>> begin Dataset records

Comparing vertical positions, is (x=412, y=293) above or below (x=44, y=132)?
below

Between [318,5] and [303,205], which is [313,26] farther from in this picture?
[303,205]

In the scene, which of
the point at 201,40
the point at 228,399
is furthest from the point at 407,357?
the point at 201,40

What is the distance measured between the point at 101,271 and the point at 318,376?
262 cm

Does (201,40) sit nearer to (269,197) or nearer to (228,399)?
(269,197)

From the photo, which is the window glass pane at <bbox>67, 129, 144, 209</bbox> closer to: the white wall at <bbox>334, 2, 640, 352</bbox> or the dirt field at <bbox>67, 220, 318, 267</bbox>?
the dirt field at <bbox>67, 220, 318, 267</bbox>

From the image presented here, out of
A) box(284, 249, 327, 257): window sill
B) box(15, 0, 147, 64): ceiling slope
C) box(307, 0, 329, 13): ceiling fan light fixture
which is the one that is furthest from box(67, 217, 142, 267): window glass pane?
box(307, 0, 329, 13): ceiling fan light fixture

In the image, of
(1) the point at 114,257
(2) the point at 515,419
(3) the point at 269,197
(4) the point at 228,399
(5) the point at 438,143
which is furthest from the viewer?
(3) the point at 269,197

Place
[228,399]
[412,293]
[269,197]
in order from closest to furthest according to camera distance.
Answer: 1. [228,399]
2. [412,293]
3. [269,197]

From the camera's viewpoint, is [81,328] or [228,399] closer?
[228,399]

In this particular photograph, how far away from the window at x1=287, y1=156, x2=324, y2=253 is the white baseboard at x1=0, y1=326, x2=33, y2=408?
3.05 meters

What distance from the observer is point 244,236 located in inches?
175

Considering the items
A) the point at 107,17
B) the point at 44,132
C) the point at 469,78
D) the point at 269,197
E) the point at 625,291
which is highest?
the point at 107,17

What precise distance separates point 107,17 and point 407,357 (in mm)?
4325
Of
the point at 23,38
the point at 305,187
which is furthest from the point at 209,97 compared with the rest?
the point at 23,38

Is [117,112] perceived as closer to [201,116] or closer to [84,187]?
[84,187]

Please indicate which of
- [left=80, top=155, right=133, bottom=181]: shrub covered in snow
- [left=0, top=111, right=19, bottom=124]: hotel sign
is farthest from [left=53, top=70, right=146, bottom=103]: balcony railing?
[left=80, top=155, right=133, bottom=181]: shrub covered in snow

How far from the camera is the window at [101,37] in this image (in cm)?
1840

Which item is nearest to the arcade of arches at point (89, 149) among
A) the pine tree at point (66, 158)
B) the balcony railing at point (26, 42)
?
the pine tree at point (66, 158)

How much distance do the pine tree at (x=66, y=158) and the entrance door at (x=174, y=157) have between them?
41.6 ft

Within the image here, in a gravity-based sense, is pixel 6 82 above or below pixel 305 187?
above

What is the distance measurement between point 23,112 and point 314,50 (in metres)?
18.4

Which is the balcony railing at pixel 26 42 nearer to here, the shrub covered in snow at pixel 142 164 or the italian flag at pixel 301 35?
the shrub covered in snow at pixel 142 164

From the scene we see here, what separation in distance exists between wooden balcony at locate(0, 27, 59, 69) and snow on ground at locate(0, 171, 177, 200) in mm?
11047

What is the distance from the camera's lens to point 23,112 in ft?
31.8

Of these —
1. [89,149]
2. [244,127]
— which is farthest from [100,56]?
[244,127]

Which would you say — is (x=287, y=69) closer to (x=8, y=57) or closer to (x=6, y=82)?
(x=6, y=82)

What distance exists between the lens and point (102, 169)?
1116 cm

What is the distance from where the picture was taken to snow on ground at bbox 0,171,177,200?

>> end Dataset records
>> begin Dataset records

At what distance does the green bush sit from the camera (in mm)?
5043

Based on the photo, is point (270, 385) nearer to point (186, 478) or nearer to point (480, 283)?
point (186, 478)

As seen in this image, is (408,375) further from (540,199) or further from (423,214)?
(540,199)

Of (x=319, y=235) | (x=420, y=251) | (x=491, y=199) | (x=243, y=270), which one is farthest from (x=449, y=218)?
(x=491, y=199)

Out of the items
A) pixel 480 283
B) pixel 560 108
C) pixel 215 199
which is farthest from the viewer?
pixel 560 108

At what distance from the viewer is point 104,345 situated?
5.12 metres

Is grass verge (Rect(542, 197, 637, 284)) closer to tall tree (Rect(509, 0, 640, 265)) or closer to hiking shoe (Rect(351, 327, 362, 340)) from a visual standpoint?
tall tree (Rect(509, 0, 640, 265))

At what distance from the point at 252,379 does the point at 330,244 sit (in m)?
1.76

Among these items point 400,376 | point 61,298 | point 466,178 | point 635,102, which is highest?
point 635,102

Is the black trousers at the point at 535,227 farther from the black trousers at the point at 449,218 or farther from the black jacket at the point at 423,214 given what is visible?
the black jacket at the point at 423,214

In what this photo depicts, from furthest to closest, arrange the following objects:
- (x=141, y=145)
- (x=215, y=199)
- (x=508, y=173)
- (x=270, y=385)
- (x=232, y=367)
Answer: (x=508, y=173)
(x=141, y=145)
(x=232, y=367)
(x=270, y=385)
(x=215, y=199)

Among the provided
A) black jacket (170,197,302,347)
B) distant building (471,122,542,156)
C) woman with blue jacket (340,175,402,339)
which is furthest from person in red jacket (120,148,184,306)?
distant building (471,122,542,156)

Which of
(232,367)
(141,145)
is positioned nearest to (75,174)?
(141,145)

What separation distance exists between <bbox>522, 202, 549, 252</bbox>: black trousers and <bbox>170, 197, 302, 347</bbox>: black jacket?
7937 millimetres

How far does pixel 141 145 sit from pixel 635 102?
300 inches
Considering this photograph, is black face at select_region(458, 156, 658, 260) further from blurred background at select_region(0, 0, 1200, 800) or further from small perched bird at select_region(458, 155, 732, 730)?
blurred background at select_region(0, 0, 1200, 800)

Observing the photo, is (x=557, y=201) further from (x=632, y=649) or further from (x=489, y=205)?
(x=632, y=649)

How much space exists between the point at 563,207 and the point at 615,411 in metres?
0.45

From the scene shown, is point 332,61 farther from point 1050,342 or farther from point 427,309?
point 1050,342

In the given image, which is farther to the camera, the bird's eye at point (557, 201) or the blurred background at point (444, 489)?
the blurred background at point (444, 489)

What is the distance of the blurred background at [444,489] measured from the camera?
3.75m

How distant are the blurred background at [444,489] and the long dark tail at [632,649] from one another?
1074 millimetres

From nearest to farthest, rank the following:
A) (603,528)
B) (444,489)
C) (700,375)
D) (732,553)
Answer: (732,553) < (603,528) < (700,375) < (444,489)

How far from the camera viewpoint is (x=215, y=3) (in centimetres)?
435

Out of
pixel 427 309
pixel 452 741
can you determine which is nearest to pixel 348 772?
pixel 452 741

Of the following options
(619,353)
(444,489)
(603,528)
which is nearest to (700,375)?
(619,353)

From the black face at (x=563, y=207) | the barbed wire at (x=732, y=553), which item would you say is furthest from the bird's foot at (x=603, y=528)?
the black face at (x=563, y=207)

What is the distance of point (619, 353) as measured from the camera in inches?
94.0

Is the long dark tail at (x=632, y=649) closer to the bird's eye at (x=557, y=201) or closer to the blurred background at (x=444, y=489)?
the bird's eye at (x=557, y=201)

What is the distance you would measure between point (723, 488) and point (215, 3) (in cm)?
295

>> end Dataset records

- Given problem
Extract verbatim every line of the items from the one containing "From the scene we" down to the one containing "What is the distance from where", including both of those lines.

- Task response
From the scene we see here, what separation in distance exists between wooden balcony at locate(0, 27, 59, 69) and snow on ground at locate(0, 171, 177, 200) in mm?
11047

What is the distance from the camera's lens to point 23,112 in ft?
31.8

Of these —
1. [89,149]
2. [244,127]
— which is farthest from [100,56]?
[244,127]

Which would you say — is (x=287, y=69) closer to (x=8, y=57) or closer to (x=6, y=82)?
(x=6, y=82)

What distance exists between the lens and point (102, 169)?
1116 cm

What is the distance from where the picture was taken to snow on ground at bbox 0,171,177,200?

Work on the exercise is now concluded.